- _TEXTO DE LECTURA_
▼▼▼
El incienso y la mística, igual que el perfume o la religión, sirven para disimular, mediante el olor y la trascendencia espiritual, las miserias humanas. Dotan de una apariencia soportable el sucio prosaísmo de la vida. A veces incluso perpetúan el espíritu de la epopeya en un tiempo donde la épica ya es un objeto arqueológico. Debajo de la grandeur habita la tramoya de la vulgaridad. La vida no es más que una puesta en escena. Los géneros literarios ayudan a expresar sus humores, incluida la ambigüedad, uno de los rasgos de las buenas novelas.
Ignacio Martínez de Pisón (Zaragoza, 1960) ha escrito a lo largo de las últimas cuatro décadas, desde su debut como uno de los nombres más interesantes de la nueva narrativa de los años ochenta, aquella generación que fue más editorial que vital, y en la que muchos de los nombres que empezaron como secundarios han resistido el paso del tiempo bastante mejor que los supuestos actores principales, algunas de ellas. Son libros que, sin duda, van a perdurar.
▲▲▲
- _DATOS DE PARTIDA_
▼▼▼
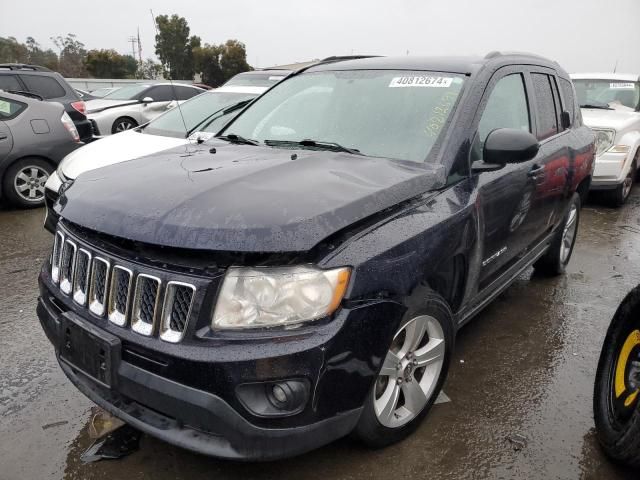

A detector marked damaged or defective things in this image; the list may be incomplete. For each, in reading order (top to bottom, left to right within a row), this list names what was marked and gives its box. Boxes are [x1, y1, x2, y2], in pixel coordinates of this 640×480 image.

cracked hood [56, 142, 444, 251]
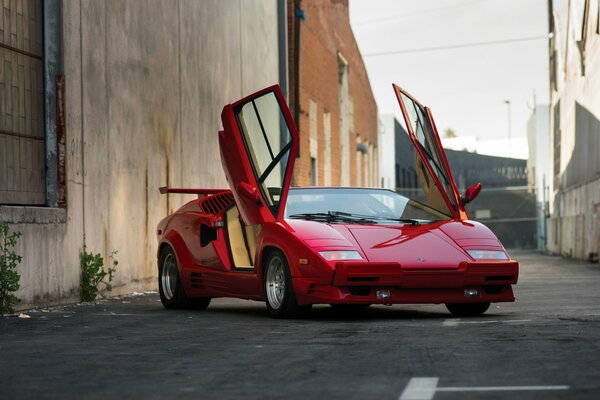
▲▲▲
- _TAREA 1_
Según el texto de lectura, ¿por qué medios el incienso y la mística disimulan las miserias humanas? Contéstalo en una a tres oraciones.
- _TAREA 2_
Sigue escribiendo el texto de lectura a partir de su última oración.

- _RESPUESTA 1_
Las disimulan mediante el olor y la trascendencia espiritual. Así dan una apariencia soportable al sucio prosaísmo de la vida.

- _RESPUESTA 2_
Si se repasan las novelas sobre la España que existió entre las vísperas y el colofón de la Transición el nombre de Pisón es ineludible. Sin hacer un ruido innecesario, encerrado en los cuarteles de invierno del novelista –gabinetes con libros, en lugar de atrios–, el escritor zaragozano, aunque comenzase, como Cercas y tantos otros, deslumbrado por la flema británica y la extrema desnudez norteamericana, decidió orientar sus esfuerzos a explorar el tiempo y el espacio sentimental que le pertenece. A contarse y, de esta manera, contarnos.
De su carrera como novelista, sin olvidar sus incursiones como guionista cinematográfico, ha resultado una obra literaria reconocible, personalísima e imbricada dentro de una tradición –la del realismo– que es dominante en la narrativa peninsular. Obras como El día de mañana, Carreteras secundarias, Fin de temporada, La buena reputación, María Bonita o El tiempo de las mujeres prolongan esta senda donde se viaja (literariamente) a un terreno coetáneo a la existencia o vinculado estrechamente con ella, como el franquismo o la Guerra Civil.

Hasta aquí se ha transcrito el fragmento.